++++ EXCERPT

Amasis II followed a new policy and directed his interests toward the Greek world. He annexed Cyprus during his reign. To the south, Psamtik II led a great military expedition that reached deep into upper Nubia and inflicted a heavy defeat on them. A demotic papyrus from the reign of Ahmose II describes a small expedition into Nubia, the character of which is unclear. There is archaeological evidence of an Egyptian garrison at Dorginarti in lower Nubia during the Saite period.

One major contribution from the Late Period of ancient Egypt was the Brooklyn Medical Papyrus. This was a medical papyrus with a collection of medical and magical remedies for victims of snakebites based on snake type or symptoms.

Artwork during this time was representative of animal cults and animal mummies.

===27th Dynasty===

The First Achaemenid Period (525–404 BC) began with the Battle of Pelusium, which saw Egypt (𐎸𐎭𐎼𐎠𐎹 Mudrāya) conquered by the expansive Achaemenid Empire under Cambyses, and Egypt become a satrapy. The Persians came to dominate Egypt, but Egypt remained independent until it was made a Persian province in 485 B.C., after a revolt. The Twenty-seventh Dynasty of Egypt consists of the Persian emperors - including Cambyses, Xerxes I, and Darius the Great - who ruled Egypt as Pharaohs and governed through their satraps, as well as the Egyptian Petubastis III (522–520 BC) (and possibly the disputed Psammetichus IV), who rebelled in defiance of the Persian authorities. The unsuccessful revolt of Inaros II (460–454), aided by the Athenians as part of the Wars of the Delian League, aspired to the same object. The Persian satraps were Aryandes (525–522 BC; 518–c.496 BC) - whose rule was interrupted by the rebel Pharaoh Petubastis III, Pherendates (c.496–c.486 BC), Achaemenes (c.486–459 BC) - a brother of the emperor Xerxes I, and Arsames (c.454–c.406 BC).

===28th–30th Dynasties===

The Twenty-Eighth Dynasty consisted of a single king, Amyrtaeus, prince of Sais, who successfully rebelled against the Persians, inaugurating Egypt's last significant phase of independence under native sovereigns. He left no monuments with his name. This dynasty reigned for six years, from 404 BC–398 BC.

++++++++
++++ EXCERPTED DATA

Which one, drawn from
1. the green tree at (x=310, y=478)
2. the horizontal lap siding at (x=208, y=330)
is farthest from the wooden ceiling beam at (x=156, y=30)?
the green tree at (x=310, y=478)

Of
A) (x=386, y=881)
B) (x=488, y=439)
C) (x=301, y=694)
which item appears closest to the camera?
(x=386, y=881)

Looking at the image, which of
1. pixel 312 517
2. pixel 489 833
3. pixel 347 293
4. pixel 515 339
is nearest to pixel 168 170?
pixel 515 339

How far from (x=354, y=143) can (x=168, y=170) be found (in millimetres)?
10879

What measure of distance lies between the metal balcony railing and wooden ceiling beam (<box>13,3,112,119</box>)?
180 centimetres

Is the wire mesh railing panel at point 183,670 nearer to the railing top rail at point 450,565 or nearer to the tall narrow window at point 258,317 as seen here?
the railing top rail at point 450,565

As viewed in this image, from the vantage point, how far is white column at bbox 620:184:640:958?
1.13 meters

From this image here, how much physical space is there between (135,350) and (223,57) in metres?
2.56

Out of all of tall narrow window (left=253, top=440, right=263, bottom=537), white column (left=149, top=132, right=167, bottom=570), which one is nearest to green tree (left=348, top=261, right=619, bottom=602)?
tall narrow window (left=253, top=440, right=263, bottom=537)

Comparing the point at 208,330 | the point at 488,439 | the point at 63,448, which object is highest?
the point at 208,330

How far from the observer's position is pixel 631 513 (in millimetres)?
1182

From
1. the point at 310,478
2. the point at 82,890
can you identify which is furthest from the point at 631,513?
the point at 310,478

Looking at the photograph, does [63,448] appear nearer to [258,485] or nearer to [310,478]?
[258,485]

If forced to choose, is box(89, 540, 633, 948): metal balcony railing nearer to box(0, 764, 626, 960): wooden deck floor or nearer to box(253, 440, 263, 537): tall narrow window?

++++++++
++++ EXCERPTED DATA

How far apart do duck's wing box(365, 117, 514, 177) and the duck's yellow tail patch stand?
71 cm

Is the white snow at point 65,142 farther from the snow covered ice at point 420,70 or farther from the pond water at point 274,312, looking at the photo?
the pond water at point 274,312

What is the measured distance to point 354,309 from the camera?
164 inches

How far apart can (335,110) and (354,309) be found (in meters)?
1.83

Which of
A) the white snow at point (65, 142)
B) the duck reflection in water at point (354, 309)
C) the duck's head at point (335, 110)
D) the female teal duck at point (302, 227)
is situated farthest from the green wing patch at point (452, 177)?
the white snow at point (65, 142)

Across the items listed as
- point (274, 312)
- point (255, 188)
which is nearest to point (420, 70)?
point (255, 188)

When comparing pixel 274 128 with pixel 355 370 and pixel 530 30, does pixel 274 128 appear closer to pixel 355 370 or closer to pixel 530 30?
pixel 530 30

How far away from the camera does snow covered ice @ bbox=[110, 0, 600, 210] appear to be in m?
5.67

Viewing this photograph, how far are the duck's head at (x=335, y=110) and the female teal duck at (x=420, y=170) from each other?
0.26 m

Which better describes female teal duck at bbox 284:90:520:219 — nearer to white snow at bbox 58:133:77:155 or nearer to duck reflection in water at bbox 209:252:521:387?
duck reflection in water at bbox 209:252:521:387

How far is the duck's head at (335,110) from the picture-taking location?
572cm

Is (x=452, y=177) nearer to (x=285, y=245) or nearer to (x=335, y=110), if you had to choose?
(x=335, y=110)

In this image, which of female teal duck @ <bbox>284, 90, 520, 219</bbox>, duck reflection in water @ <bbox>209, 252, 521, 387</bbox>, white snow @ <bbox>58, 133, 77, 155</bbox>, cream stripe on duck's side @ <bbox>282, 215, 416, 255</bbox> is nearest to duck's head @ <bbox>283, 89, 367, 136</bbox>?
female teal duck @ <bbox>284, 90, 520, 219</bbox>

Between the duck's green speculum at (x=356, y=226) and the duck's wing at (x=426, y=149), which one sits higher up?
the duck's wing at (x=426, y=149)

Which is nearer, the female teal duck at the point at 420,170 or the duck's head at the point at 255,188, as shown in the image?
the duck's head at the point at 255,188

++++++++

● PROBLEM SET
(A) In the excerpt on Egypt's Late Period, how long did the Twenty-Eighth Dynasty reign?
(B) Continue the excerpt on Egypt's Late Period, starting after its final sentence.
The material can be set aside here.

● ANSWERS BY ITEM
(A) Six years, from 404 BC to 398 BC.

(B)
The Twenty-Ninth Dynasty ruled from Mendes, for the period from 398 to 380 BC. King Hakor of this dynasty was able to defeat a Persian invasion during his reign.

The Thirtieth Dynasty took their art style from the Twenty-Sixth Dynasty. A series of three Pharaohs ruled from 380 to 343 BC. The first king of the dynasty, Nectanebo I, defeated a Persian invasion in 373 BC. His successor, Teos, subsequently led an expedition against the Achaemenid Empire in the Near East. The expedition was beginning to meet with some success, and made its way to Phoenicia without any particular problems. Unfortunately for Teos, his brother, Tjahapimu, was plotting against him. Tjahapimu convinced his son, Nectanebo II, to rebel against Teos and to make himself Pharaoh. The plan was successful and the betrayed Teos had no alternative but to flee, and the expedition disintegrated. The final ruler of this dynasty, and the final native ruler of Egypt, was Nectanebo II who was defeated in battle, leading to the re-annexation of Egypt by the Achaemenid Empire.

===31st Dynasty===

The Second Achaemenid Period saw the re-inclusion of Egypt as a satrapy of the Persian Empire under the rule of the Thirty-First Dynasty, (343–332 BC) which consisted of three Persian emperors who ruled as Pharaoh—Artaxerxes III (343–338 BC), Artaxerxes IV (338–336 BC), and Darius III (336–332 BC)—interrupted by the revolt of the non-Achaemenid Khababash (338–335 BC).

===32nd Dynasty===
Persian rule in Egypt ended with the defeat of the Achaemenid Empire by Alexander the Great, who accepted the surrender of the Persian satrap of Egypt Mazaces in 332 BC. This marked the beginning of Hellenistic rule in Egypt, with Alexander appointing Cleomenes of Naucratis as its overseer (possibly with the title satrap). Cleomenes's oversight lasted until Alexander's death, which was followed after a short interval by the 33rd dynasty, generally known as the Ptolemaic Kingdom.